Think about how you’ve traditionally thought about DR. It’s been “backup the heck out of our data and get it to some off-site place so we can restore it if we need to.” The obvious questions becomes, how does that backup data end up becoming a live application environment? How long will it take to transfer the backup data to new hardware? For that matter, what infrastructure are we really planning to restore to that’s geographically diverse from our production environment? At the core of these questions is data availability; and availability is really what DR is all about.
So many of today’s applications are web-based and may even include native mobile and tablet components associated with them. As an infrastructure professional in charge of the availability of these applications, redundancy, load balancing, and replication are all things you’ve probably implemented in some form. If one of the application servers goes down, it fails over to another node. Well, you know what? This is how your DR site should work too.

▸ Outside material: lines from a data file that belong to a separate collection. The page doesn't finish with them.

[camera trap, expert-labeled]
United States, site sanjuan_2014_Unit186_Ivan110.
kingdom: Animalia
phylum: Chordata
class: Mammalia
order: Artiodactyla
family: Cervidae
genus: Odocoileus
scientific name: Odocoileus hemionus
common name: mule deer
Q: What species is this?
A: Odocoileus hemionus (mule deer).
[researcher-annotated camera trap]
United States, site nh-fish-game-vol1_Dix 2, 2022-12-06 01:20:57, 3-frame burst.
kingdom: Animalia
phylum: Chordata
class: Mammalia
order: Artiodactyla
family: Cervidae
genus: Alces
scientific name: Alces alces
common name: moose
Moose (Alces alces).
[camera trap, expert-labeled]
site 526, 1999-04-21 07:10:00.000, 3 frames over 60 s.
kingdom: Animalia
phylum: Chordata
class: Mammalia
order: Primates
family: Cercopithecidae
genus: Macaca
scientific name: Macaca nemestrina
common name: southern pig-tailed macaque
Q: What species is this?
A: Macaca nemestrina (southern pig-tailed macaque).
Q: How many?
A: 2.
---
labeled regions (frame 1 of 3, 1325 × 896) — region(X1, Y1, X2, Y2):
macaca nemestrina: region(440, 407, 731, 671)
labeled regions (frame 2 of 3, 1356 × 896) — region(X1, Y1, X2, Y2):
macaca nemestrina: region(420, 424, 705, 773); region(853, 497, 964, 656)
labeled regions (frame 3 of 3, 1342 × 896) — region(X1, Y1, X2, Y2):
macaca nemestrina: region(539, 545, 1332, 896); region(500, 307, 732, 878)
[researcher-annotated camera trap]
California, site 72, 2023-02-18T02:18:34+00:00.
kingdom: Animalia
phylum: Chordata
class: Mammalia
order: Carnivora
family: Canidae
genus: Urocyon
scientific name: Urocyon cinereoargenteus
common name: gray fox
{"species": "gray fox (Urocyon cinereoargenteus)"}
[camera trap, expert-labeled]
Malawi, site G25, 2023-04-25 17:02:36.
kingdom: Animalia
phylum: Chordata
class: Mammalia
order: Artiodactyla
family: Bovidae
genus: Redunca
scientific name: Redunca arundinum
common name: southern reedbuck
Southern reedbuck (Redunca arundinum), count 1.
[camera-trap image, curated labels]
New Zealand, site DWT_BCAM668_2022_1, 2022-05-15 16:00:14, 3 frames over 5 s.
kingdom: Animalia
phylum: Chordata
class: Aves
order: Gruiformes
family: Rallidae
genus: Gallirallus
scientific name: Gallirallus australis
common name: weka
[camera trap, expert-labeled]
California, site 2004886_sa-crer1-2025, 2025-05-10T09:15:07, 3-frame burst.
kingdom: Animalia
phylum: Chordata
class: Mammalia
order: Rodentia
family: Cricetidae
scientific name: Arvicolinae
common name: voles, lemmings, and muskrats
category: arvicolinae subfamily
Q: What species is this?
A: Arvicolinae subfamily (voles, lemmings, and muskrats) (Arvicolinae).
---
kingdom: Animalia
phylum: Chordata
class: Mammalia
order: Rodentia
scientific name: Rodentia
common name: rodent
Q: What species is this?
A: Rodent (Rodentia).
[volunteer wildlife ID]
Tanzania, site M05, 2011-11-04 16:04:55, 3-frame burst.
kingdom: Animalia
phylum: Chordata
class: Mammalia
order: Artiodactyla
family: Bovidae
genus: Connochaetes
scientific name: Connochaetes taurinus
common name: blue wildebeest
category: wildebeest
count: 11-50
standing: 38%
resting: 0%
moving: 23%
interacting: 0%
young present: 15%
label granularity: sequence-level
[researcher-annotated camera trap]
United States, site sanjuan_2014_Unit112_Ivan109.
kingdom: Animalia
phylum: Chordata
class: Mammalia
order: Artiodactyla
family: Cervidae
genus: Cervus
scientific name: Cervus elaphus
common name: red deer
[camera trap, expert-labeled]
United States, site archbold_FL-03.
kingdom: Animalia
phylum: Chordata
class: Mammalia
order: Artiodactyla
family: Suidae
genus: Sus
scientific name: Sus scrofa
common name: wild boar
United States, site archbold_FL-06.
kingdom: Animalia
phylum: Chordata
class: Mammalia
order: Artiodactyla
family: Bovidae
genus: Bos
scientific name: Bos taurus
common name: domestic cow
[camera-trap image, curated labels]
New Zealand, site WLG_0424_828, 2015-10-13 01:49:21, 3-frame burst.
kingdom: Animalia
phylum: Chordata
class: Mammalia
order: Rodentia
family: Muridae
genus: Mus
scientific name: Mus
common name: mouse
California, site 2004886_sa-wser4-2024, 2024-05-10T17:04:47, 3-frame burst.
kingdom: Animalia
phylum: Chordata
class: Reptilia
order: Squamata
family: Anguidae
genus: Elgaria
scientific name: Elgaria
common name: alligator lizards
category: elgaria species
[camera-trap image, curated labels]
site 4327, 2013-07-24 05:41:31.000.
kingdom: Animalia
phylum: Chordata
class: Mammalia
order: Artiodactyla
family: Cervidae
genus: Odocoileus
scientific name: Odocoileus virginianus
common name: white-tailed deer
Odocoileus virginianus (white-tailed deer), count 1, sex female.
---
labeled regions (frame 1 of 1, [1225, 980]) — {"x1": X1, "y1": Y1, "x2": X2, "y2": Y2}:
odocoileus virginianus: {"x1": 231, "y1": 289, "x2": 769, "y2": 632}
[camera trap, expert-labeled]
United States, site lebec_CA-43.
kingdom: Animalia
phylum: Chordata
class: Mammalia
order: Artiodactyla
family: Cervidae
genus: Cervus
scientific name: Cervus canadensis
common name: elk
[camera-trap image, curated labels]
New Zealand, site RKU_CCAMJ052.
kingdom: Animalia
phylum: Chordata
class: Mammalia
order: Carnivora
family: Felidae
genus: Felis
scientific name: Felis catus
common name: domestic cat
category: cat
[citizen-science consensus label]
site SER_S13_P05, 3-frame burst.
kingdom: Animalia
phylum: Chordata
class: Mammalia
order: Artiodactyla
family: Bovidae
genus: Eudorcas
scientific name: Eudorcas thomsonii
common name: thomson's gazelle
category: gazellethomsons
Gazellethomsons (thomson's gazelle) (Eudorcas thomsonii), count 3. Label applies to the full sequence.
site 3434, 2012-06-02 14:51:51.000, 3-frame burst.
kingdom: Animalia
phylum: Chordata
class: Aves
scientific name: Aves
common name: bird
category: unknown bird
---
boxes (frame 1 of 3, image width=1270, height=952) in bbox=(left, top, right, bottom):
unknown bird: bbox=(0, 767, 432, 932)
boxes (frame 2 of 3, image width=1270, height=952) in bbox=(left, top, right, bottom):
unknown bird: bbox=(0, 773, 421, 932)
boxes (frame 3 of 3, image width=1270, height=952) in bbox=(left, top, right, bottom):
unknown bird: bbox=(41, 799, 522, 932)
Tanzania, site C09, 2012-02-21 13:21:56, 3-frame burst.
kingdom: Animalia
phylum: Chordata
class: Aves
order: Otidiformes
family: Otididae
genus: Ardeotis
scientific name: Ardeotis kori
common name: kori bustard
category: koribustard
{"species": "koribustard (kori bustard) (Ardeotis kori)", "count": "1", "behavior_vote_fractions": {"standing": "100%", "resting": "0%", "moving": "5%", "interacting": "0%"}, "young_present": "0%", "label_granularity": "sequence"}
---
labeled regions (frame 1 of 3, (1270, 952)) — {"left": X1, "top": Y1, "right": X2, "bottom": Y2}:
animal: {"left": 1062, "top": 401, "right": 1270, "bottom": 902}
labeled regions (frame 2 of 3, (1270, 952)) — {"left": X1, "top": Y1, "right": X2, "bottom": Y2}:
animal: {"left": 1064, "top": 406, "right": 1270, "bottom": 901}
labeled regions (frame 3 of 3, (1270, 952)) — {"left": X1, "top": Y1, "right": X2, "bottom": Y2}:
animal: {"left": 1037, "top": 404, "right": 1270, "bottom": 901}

At OpsCompass we approach DR from the standpoint of making your plan B your plan A. What that means is that to be truly resilient to a prolonged outage and achieve speedy recovery time objectives, your DR site should be a literal extension of your production environment. And this sort of setup doesn’t have to be cost prohibitive. Capacity, hardware specs and recovery time objectives can be tweaked to reflect financial constraints. Here are a few things that our team does to make DR a core application availability strategy, not only for us, but also for our customers:
Store backups in native hypervisor format
In a modern data center you’re probably highly virtualized. You may not be 100% there, but chances are your virtualization footprint is over 60%. Whether you’re running VMware or Hyper-V there are built-in tools for snapshots and other ways to quickly and easily migrate VMs from host to host.
Use VM replication
We use tools that allow us to replicate live VMs at our productions sites to powered-down VMs at our DR site. The DR VMs aren’t actually consuming resources when they’re powered down yet they can still be quickly powered on in the event of a disaster scenario. This produces a cost effective scenario whereby a replica of the production environment can be turned on in short order.
Pre-stage VM recovery
In many application environments, there are certain dependencies that need to be in place for it to be fully operational. So certain VMs need to go live before others. An example would be a Domain Controller needing to be up before you can bring on your sql server. We use tools that allow us to pre-stage the order of recovery in our DR site. When we say “recovery”, we really mean the order in which powered down replica VMs get turned on, so this process is quick.
Tiered Storage
In our production and DR environments we use flash-optimized tiered storage. What this means is that for any workload we can define whether it’s running on SSD or 7k spinning disks based on profile. This allows us to save money by keeping VMs on cheap 7k storage until they need to become production and we can instantly provide 10’s of thousands of IOPS to our applications by moving them into the SSD tier.
This was a quick primer on how we do DR for ourselves and our customers. Technology is so incredibly business-critical today, that we feel like it’s important that we continue to iterate and innovate on DR and application availability because it’s more important than ever.